Nelson ve Quick (1997)’ye göre ön toplumsallaşma aşamasında iki önemli konu bulunmaktadır. Bu konulardan ilki realizmdir. Realizm örgüte yeni katılan işgörenin örgüt ve iş hakkındaki gerçekçi beklentilerinin derecesidir. Kültür, örgüte yeni katılanların örgüte giriş sırasında bilgi almaları gereken önemli bir konudur. Bu aşamada, örgütsel değerler ile ilgili bilgi edinilmesi, örgüte yeni katılan işgörenlerin örgütsel yaşamlarını yorumlamada bir çerçeve oluşturmalarına yardımcı olur. Örgüte ait kültürü daha iyi anlama, örgütte daha çok zaman geçirme ve örgütte daha çok yaşama ile mümkündür. Bir diğer önemli konu ise uygunluktur. Birey ve örgüt arasında iki tür uygunluktan söz edilebilir. Birinci uygunluk bireyin yetenekleri ve işin gerekleri arasındadır. ikincisi ise örgütün sahip olduğu değerleri ve bireyin sahip olduğu değerleri arasındaki uygunluktur. Bu uygunluğa uyuşum da denebilir. Değerlerin uygunluğu örgüt kültürü için önemli bir konudur. Bu durum, örgüte yeni katılan yeni işgörenin uyumu için de önemlidir. Kendi değerleri örgütün değerleri ile uyum halinde olan yeni işgörenler, yeni işlerinden daha çok doyum elde etmekte, işlerine daha hızlı uyum göstermekte ve örgütte daha uzun süre kalmak istemektedirler (Çalık, 2003).

2.2. İşgören Seçimi

Genel olarak işgören seçimi çeşitli evrelerden oluşan bir süreç olarak ele alınarak incelenmelidir.
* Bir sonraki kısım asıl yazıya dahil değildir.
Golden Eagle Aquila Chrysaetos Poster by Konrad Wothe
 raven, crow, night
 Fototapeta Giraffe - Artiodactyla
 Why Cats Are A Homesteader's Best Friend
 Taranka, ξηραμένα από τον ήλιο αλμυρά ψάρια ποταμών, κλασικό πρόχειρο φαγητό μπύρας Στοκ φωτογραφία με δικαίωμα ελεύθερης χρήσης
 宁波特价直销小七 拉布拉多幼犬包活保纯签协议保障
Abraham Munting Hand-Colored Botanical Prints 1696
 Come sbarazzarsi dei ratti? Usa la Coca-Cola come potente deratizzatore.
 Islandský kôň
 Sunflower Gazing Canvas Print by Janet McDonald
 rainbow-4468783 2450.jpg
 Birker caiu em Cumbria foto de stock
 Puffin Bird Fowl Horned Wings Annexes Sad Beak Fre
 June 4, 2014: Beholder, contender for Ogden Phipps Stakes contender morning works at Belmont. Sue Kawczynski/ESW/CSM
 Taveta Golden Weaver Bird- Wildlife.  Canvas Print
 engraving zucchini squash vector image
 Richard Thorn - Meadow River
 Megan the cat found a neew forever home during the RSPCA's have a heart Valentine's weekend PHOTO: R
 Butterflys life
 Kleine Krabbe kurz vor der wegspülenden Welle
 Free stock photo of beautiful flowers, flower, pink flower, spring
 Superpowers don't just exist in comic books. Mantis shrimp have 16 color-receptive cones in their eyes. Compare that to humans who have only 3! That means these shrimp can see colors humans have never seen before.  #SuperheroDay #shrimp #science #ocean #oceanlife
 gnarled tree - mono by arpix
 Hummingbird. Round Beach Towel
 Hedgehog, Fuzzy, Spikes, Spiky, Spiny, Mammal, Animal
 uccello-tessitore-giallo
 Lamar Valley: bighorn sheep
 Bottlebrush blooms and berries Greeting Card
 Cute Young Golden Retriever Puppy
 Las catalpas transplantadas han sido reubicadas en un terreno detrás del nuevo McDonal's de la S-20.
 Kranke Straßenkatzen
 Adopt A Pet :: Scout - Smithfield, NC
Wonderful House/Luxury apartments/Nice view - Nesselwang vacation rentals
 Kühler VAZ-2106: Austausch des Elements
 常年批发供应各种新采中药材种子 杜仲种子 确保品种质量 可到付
Bu süreçte öncelikle işgören ihtiyacının sayı ve vasıf olarak belirlenmesi, sonra bu gereksinmeyi farklı kaynaklardan karşılamak üzere bazı yöntemlerle adayların araştırılıp bulunması ve en son olarak da bu adaylar arasından çeşitli yöntemlerle uygun bulunan işgörenlerin seçilmesi ve işe yerleştirilmesi evresi yer almaktadır. Bir sorun çözme ve karar verme eylemi olarak işgören sağlama ve seçim süreci sorunun teşhis ve tanımlanması, alternatiflerin belirlenmesi, uygun alternatiflerin seçilmesi biçiminde formülleştirilebilir. Burada önemli olan en isabetli kararın verilmesidir (Kaynak vd, 2000).

Örgütler işgören seçiminde iç ve dış kaynakları kullanabilirler. Personel bölümüne gelen ve biriken personel istek formları doğrultunda işgören araştırması hemen başlar. Bunlardan ilk akla gelen iç kaynaklardır. Bu durum bir örgüt politikası olabilir. İç kaynaklara başvurma nedeni iş değişimi, yeni görevlerin doğması veya birinin işten ayrılması olabilir. İç kaynaklardan işgören seçimi yükselme biçiminde

dikey olabileceği gibi yatay düzeyde transfer şeklinde de olabilir. Örgüt yöneticileri aynı biçimde işgörenleri örgüt dışından da seçebilirler (Sabuncuoğlu, 1997)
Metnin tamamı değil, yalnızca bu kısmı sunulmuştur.